McConnell: Where do the New Intellectuals start and how do they proceed?
AR: Above all, they need an integrated, consistent philosophy of life. Now, to define or even to agree with a new philosophy is a long process. It requires careful thinking, because an intellectual will not accept a philosophy on faith or on arbitrary say-so. If any man takes this issue seriously and wants to become an intellectual, he has to begin by accepting two premises, which I call the basic minimum of civilization. They are not axioms, but a man first has to prove them to himself, and then his mind will be free to consider other questions of philosophy. They pertain to the relationship of reason to emotion, and to the evil of force.

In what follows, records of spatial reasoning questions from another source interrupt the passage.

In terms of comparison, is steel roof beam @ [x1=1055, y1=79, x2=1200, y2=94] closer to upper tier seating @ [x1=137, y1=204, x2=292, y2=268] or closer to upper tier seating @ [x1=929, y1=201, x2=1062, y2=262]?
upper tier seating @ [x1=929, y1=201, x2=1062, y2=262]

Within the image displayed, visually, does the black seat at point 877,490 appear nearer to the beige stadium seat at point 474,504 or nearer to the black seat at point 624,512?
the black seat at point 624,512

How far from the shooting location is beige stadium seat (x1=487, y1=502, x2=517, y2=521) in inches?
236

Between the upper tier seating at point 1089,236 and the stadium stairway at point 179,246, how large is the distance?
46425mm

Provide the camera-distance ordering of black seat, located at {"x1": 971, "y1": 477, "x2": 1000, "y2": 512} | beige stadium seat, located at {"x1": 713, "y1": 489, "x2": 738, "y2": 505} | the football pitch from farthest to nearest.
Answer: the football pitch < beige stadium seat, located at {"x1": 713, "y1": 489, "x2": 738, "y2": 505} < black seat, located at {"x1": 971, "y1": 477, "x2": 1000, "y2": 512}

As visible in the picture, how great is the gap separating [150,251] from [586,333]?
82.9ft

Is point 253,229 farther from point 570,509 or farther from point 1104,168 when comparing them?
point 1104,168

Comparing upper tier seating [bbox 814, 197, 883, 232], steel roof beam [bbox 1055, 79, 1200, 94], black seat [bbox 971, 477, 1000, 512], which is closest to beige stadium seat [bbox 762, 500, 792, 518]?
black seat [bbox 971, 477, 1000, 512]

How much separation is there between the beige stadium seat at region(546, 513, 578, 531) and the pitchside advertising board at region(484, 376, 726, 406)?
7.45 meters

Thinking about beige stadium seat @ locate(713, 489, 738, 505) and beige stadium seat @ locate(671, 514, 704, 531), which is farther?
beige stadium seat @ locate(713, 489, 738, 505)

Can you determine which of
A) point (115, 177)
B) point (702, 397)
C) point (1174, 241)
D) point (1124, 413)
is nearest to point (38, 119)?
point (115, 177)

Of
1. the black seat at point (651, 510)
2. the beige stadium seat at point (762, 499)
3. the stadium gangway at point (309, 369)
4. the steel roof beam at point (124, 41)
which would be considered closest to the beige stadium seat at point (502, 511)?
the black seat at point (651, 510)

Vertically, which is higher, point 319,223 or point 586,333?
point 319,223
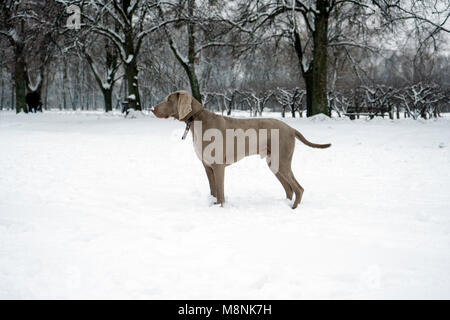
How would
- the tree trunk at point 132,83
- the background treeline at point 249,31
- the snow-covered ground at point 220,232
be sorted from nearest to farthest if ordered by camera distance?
the snow-covered ground at point 220,232, the background treeline at point 249,31, the tree trunk at point 132,83

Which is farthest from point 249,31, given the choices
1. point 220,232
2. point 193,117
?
point 220,232

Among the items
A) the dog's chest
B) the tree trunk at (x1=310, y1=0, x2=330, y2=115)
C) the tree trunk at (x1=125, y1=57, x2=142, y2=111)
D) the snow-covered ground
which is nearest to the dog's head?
the dog's chest

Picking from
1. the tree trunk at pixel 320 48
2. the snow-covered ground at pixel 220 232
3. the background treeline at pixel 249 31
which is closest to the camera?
the snow-covered ground at pixel 220 232

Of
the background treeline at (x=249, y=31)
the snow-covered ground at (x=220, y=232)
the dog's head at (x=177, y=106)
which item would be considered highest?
the background treeline at (x=249, y=31)

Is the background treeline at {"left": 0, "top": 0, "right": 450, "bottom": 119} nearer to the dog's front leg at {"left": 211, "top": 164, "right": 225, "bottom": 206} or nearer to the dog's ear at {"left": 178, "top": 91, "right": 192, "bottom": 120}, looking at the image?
the dog's ear at {"left": 178, "top": 91, "right": 192, "bottom": 120}

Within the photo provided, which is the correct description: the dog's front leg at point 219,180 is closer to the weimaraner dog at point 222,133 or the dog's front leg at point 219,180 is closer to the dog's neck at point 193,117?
the weimaraner dog at point 222,133

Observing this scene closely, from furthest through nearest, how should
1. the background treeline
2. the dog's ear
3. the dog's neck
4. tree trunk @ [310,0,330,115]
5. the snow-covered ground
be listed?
1. tree trunk @ [310,0,330,115]
2. the background treeline
3. the dog's neck
4. the dog's ear
5. the snow-covered ground

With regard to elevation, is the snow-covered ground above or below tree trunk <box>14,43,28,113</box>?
below

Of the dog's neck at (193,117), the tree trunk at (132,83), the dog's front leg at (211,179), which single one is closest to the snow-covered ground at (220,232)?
the dog's front leg at (211,179)

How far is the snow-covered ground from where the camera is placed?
2.06m

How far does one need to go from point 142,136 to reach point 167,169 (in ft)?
15.8

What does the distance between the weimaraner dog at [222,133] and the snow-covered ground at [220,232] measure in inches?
16.0

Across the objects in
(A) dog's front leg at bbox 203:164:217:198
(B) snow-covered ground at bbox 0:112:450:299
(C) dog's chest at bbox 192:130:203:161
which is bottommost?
(B) snow-covered ground at bbox 0:112:450:299

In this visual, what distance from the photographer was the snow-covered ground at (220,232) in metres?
2.06
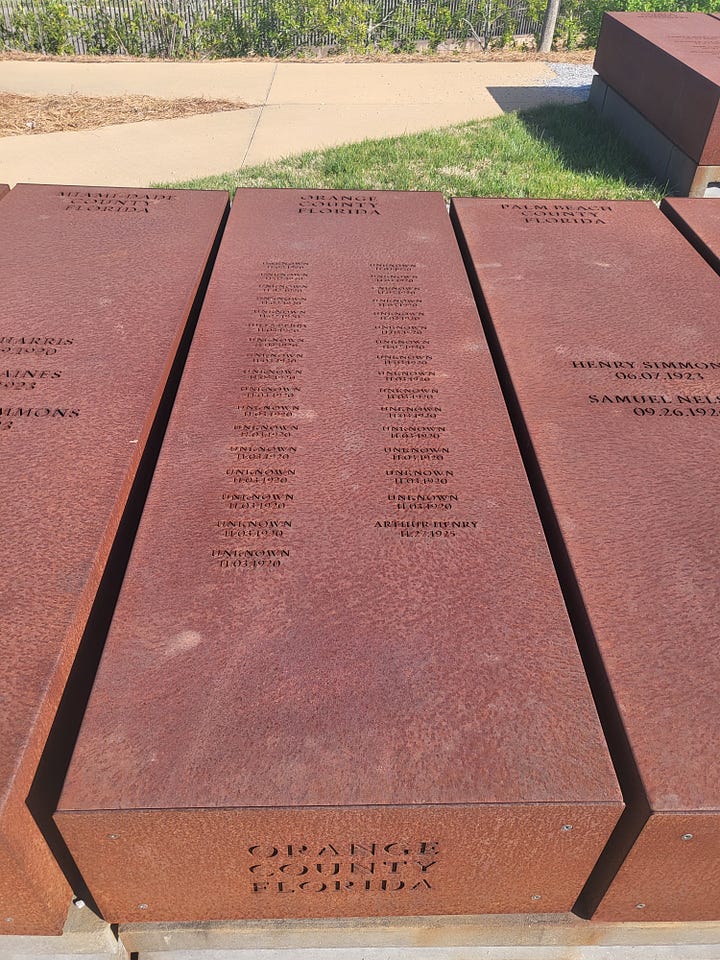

The first premise is that emotions are not tools of cognition. A man has to learn to differentiate his thinking -- i.e., his reasoned judgment -- from his feelings. He must learn that emotions are not a form of knowledge and are not a guide to reality. Rather, they are the automatic product of his thinking. Therefore, the first thing any intellectual has to understand is that man must be guided by reason, and that it is only on the basis of reason that he can deal with other men. On the basis of emotion, he would have to resort to blind force, because emotions are unprovable. If two men act on the basis of their emotions, they have no means of communication. When emotions are put in their proper place, though -- as the consequence of reason, not as its leader -- then men have a common vocabulary. They then have a common means of understanding and a common frame of reference. And they have an ultimate arbiter: reality.
This leads to the second premise an intellectual should accept. And that is the basic social principle that no man has the right to initiate physical force. No one has the right to compel another man to act against his judgment.
McConnell: You have been listening to a discussion of the intellectual crisis in modern American society. Our special guest on today's program has been Miss Ayn Rand, noted American novelist-philosopher, whose analysis of the role of the intellectual holds this hope for the future:
AR: Those who will accept the basic minimum of civilization will have made the first step toward the building of a new culture in the wide-open spaces of today's intellectual vacuum. There is an ancient slogan that applies to our present position: "The king is dead -- long live the king!" We can say, with the same dedication to the future: "The intellectuals are dead -- long live the intellectuals!" -- and then proceed to fulfill the responsibility which that honorable title had once implied.